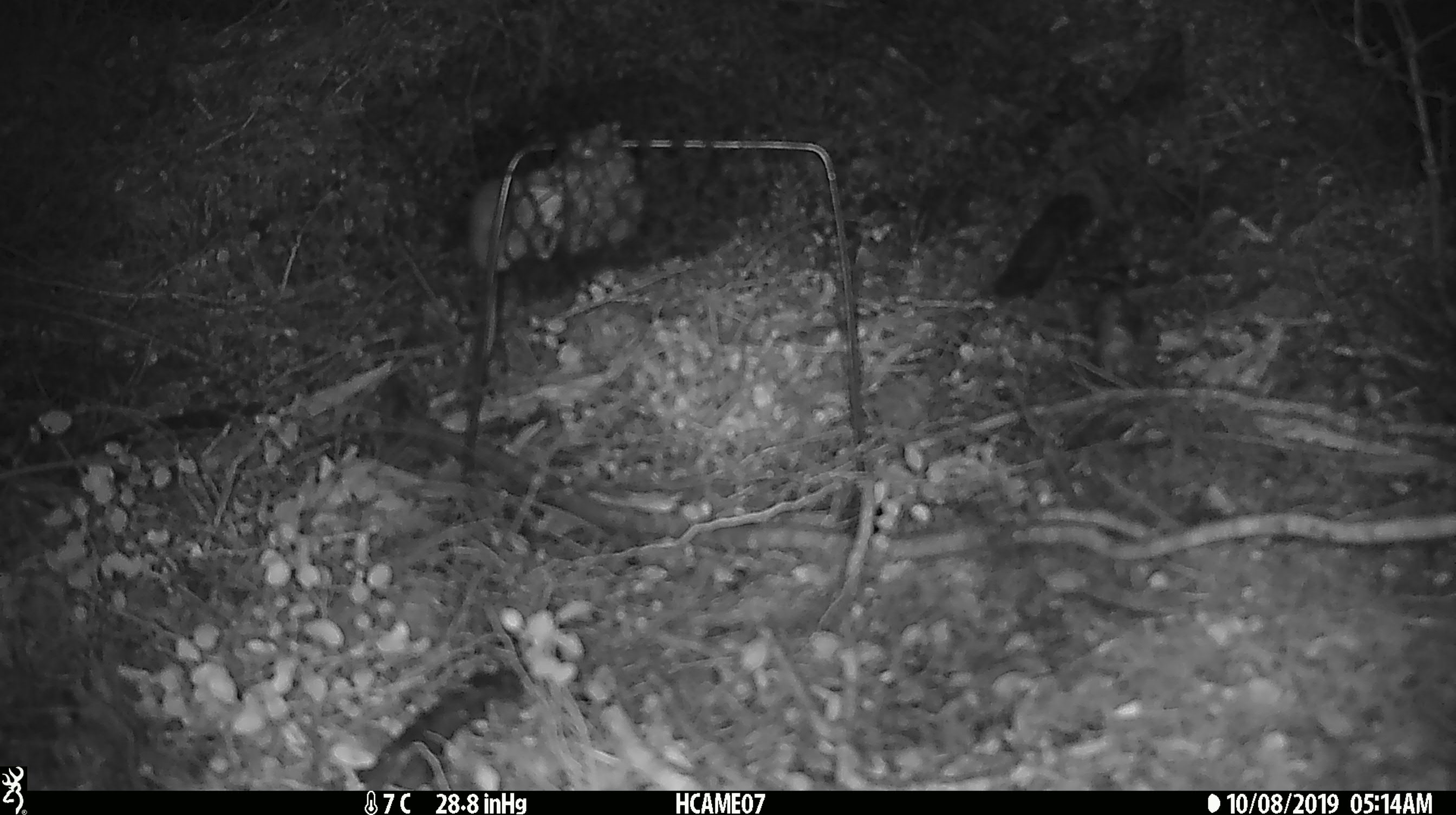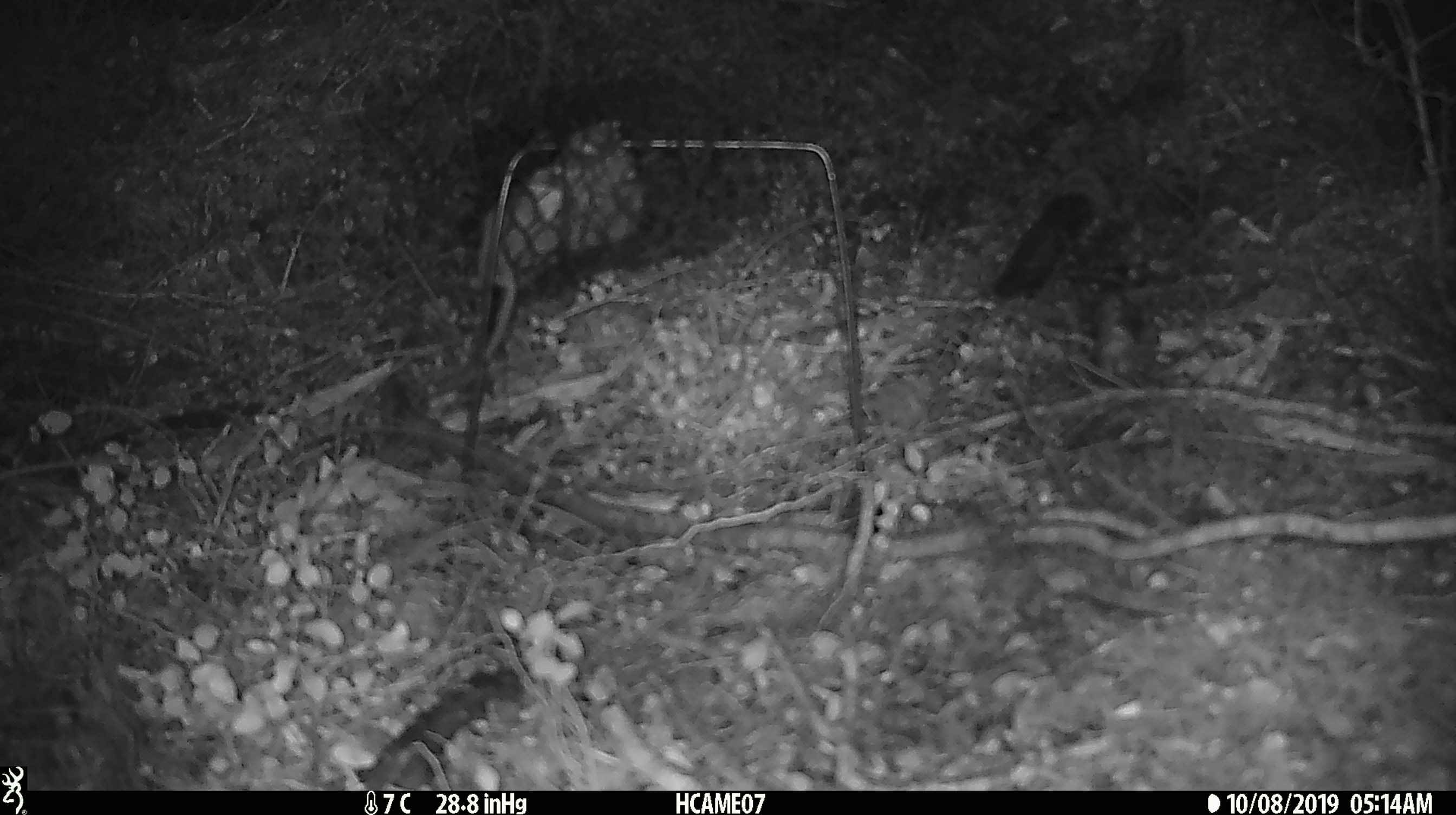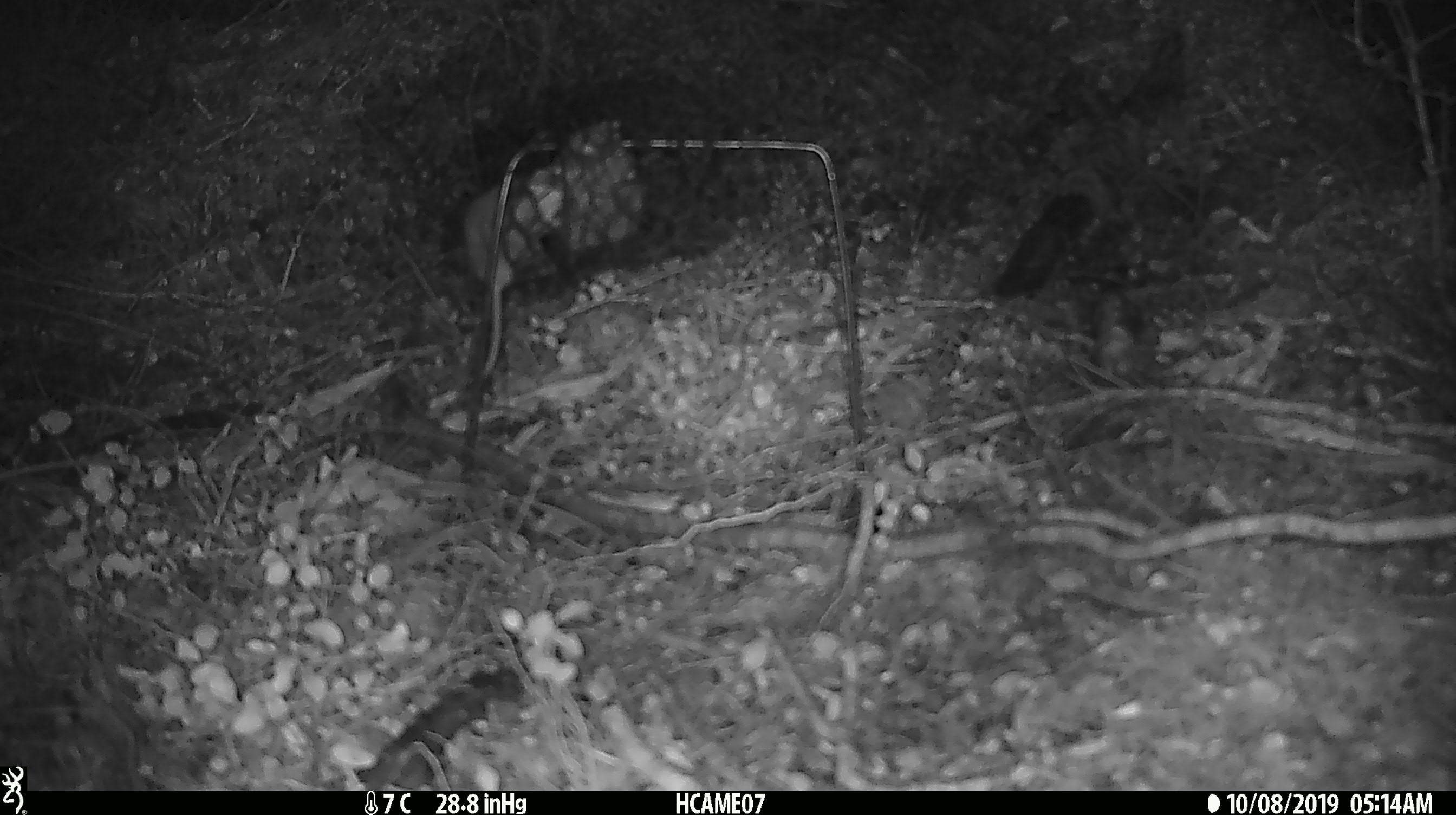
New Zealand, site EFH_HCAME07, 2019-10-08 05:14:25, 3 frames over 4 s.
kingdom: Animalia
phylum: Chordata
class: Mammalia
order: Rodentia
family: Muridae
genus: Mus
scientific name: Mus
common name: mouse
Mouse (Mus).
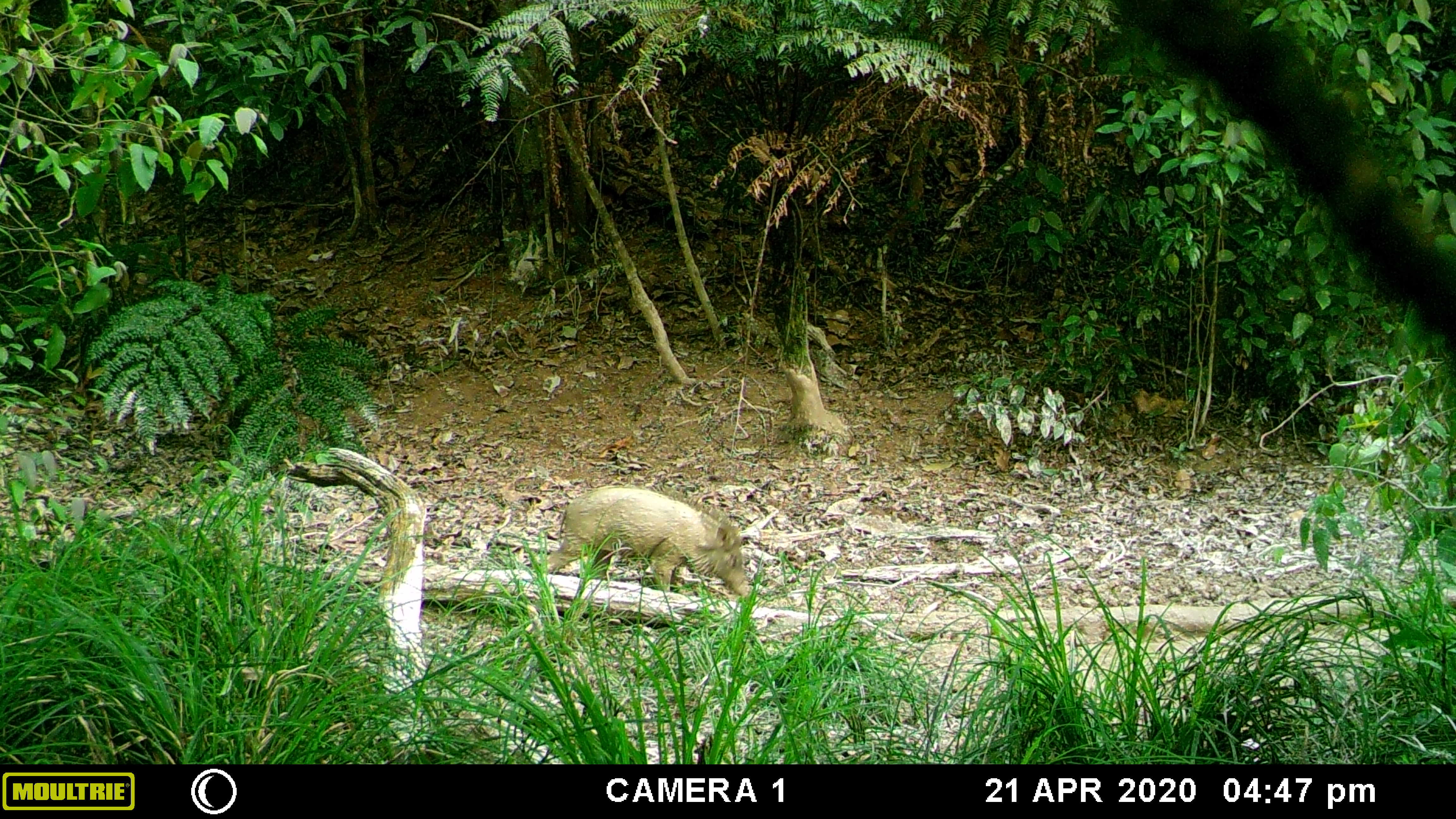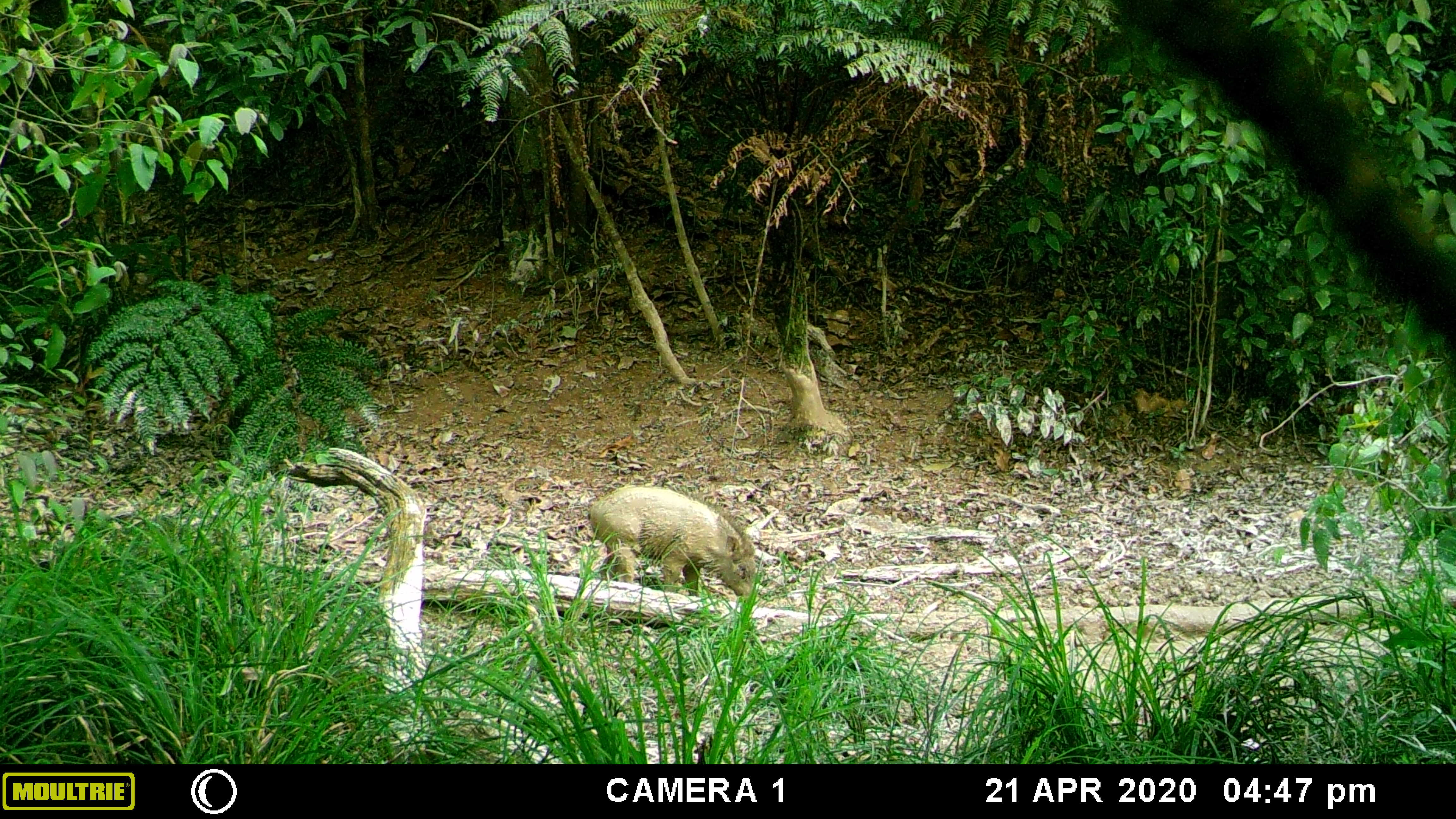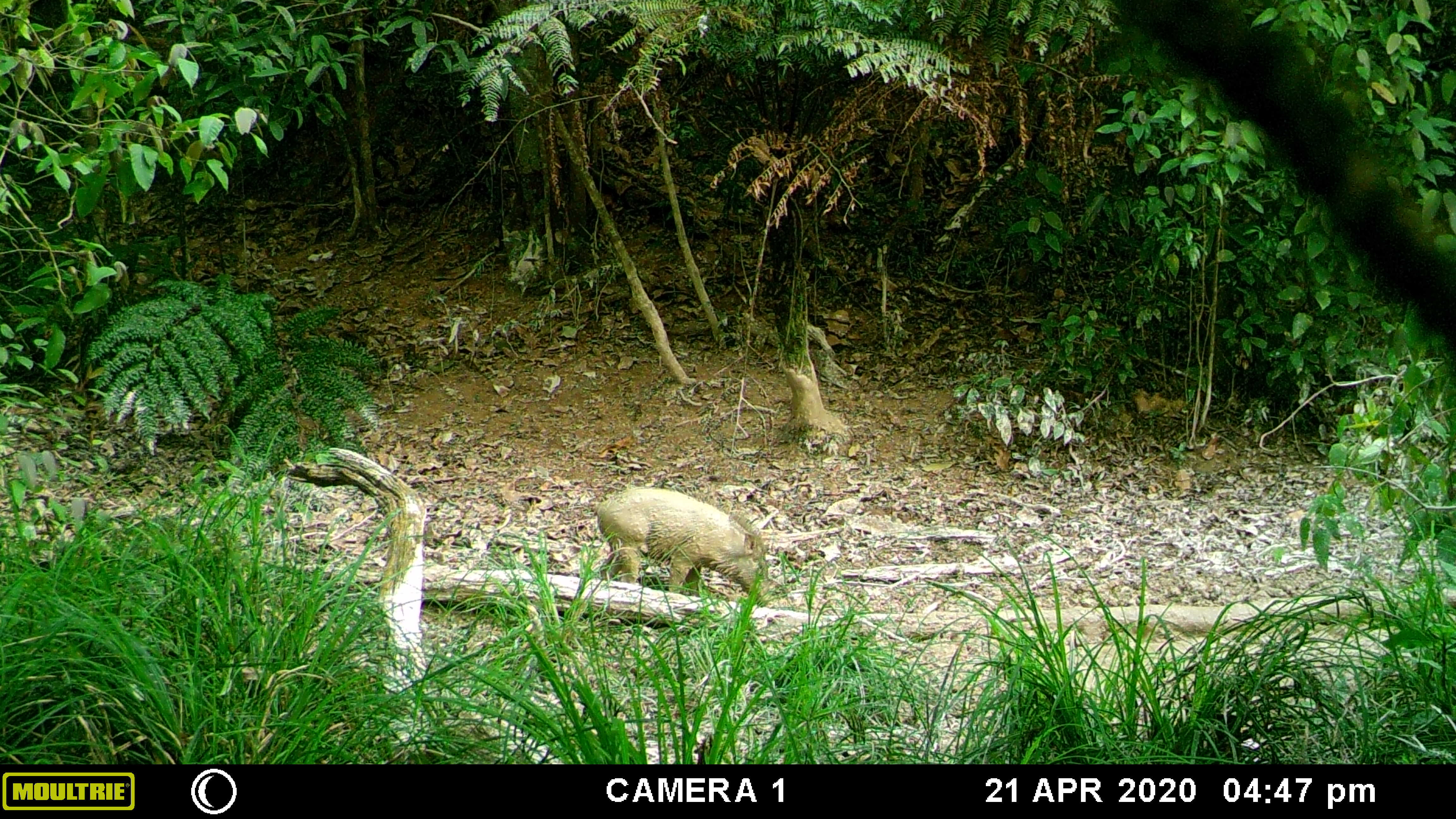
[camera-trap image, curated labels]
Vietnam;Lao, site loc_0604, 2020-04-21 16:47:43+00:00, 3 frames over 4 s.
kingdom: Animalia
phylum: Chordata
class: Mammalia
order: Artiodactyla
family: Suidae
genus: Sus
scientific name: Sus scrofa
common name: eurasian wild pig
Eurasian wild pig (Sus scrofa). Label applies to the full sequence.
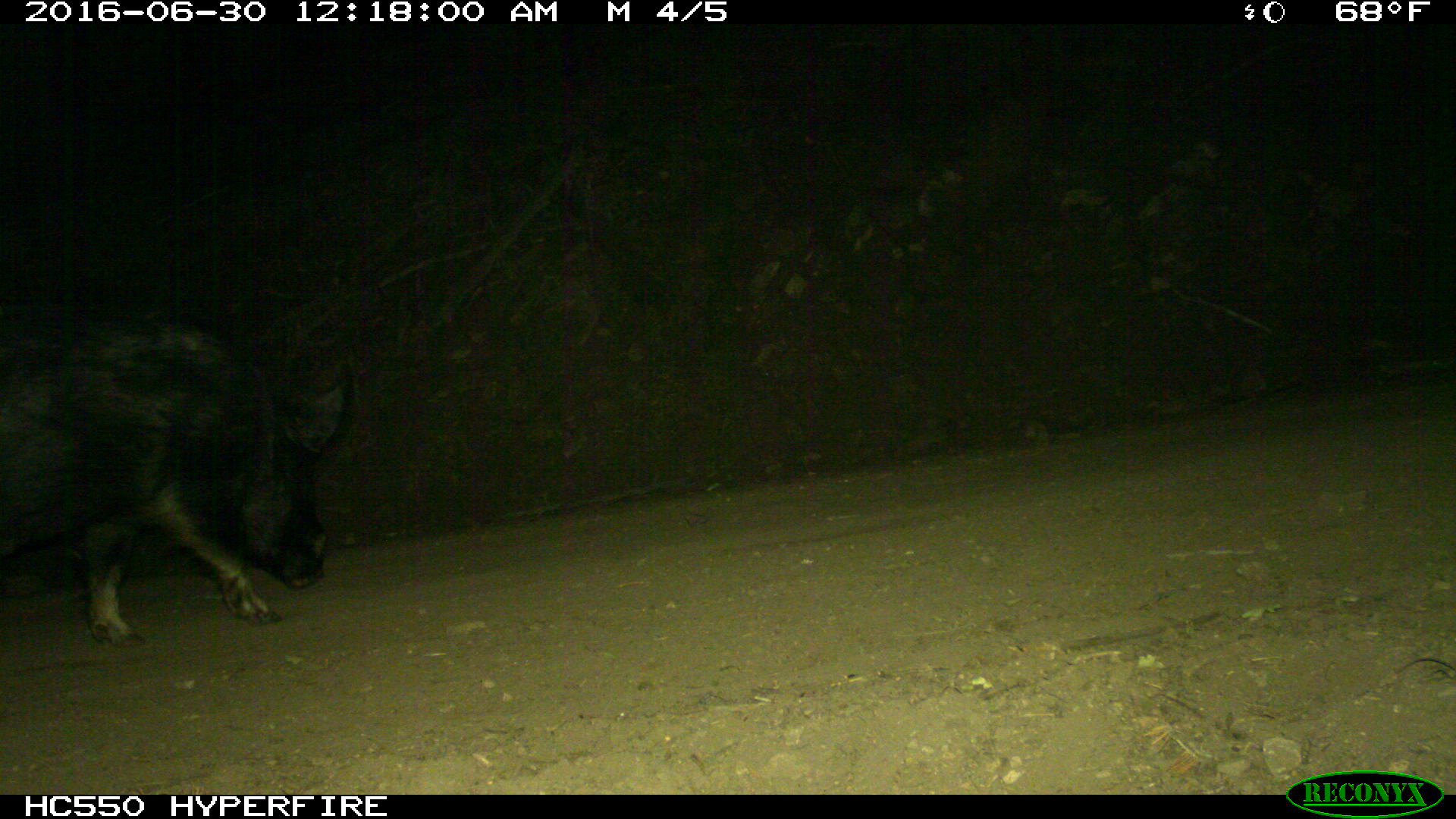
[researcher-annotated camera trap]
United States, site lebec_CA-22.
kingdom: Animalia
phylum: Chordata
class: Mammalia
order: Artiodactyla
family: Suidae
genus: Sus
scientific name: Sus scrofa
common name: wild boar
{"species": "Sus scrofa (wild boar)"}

#### What to produce:
All of the preceding material should be output verbatim, with the pictures excluded.

#### Written reply:
New Zealand, site EFH_HCAME07, 2019-10-08 05:14:25, 3 frames over 4 s.
kingdom: Animalia
phylum: Chordata
class: Mammalia
order: Rodentia
family: Muridae
genus: Mus
scientific name: Mus
common name: mouse
Mouse (Mus).
[camera-trap image, curated labels]
Vietnam;Lao, site loc_0604, 2020-04-21 16:47:43+00:00, 3 frames over 4 s.
kingdom: Animalia
phylum: Chordata
class: Mammalia
order: Artiodactyla
family: Suidae
genus: Sus
scientific name: Sus scrofa
common name: eurasian wild pig
Eurasian wild pig (Sus scrofa). Label applies to the full sequence.
[researcher-annotated camera trap]
United States, site lebec_CA-22.
kingdom: Animalia
phylum: Chordata
class: Mammalia
order: Artiodactyla
family: Suidae
genus: Sus
scientific name: Sus scrofa
common name: wild boar
{"species": "Sus scrofa (wild boar)"}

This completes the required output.